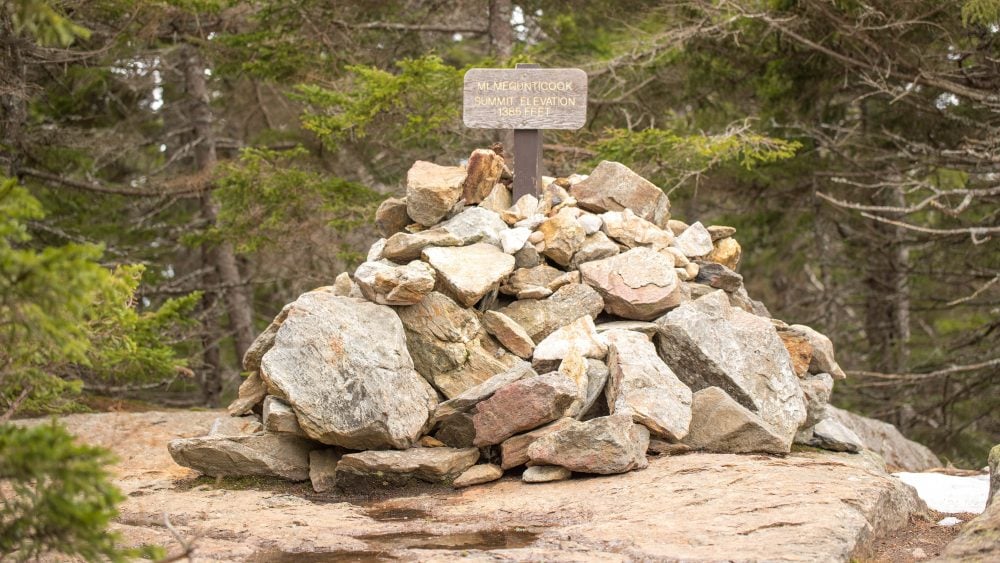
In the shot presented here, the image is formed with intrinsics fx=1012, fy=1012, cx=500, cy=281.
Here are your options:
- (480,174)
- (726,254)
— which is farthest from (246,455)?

★ ★ ★ ★

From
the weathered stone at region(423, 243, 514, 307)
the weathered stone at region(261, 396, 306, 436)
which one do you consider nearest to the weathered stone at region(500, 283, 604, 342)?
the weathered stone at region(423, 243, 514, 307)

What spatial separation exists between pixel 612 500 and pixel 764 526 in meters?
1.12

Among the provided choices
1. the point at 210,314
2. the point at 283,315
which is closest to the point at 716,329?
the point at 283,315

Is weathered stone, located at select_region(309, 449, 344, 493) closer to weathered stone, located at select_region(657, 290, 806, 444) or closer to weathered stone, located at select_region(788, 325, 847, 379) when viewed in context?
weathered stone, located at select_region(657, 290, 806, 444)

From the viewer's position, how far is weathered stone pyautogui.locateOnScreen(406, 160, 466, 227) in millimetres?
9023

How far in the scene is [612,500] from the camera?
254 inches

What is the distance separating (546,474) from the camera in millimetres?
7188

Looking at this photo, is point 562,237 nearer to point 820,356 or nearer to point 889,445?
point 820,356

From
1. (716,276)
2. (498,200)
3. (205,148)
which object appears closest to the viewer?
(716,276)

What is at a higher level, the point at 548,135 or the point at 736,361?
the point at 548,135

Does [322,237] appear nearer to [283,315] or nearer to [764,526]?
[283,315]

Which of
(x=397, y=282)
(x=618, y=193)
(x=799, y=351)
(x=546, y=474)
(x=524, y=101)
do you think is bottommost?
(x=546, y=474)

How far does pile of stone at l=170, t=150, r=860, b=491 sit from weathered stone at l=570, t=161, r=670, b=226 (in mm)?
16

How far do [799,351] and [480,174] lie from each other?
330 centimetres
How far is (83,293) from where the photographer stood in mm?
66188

★ ★ ★ ★

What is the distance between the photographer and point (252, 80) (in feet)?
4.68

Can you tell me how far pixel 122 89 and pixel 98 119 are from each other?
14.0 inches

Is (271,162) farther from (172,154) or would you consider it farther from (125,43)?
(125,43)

★ ★ ★ ★

__What you have to do__. Please rewrite the lines starting at the one containing "Does [322,237] appear" and ending at the one containing "330 centimetres", changing "bottommost" to "lowest" and leaving everything else the same.

__Worked solution__.
Does [322,237] appear nearer to [283,315] or nearer to [764,526]?
[283,315]

Which of
(x=397, y=282)
(x=618, y=193)
(x=799, y=351)
(x=546, y=474)
(x=524, y=101)
do you think is lowest?
(x=546, y=474)

How far does pile of stone at l=170, t=150, r=860, b=491 sit from weathered stone at l=570, t=161, r=670, b=226 (in mm)?
16

How far do [799,351] and [480,174] lie from each other?
330 centimetres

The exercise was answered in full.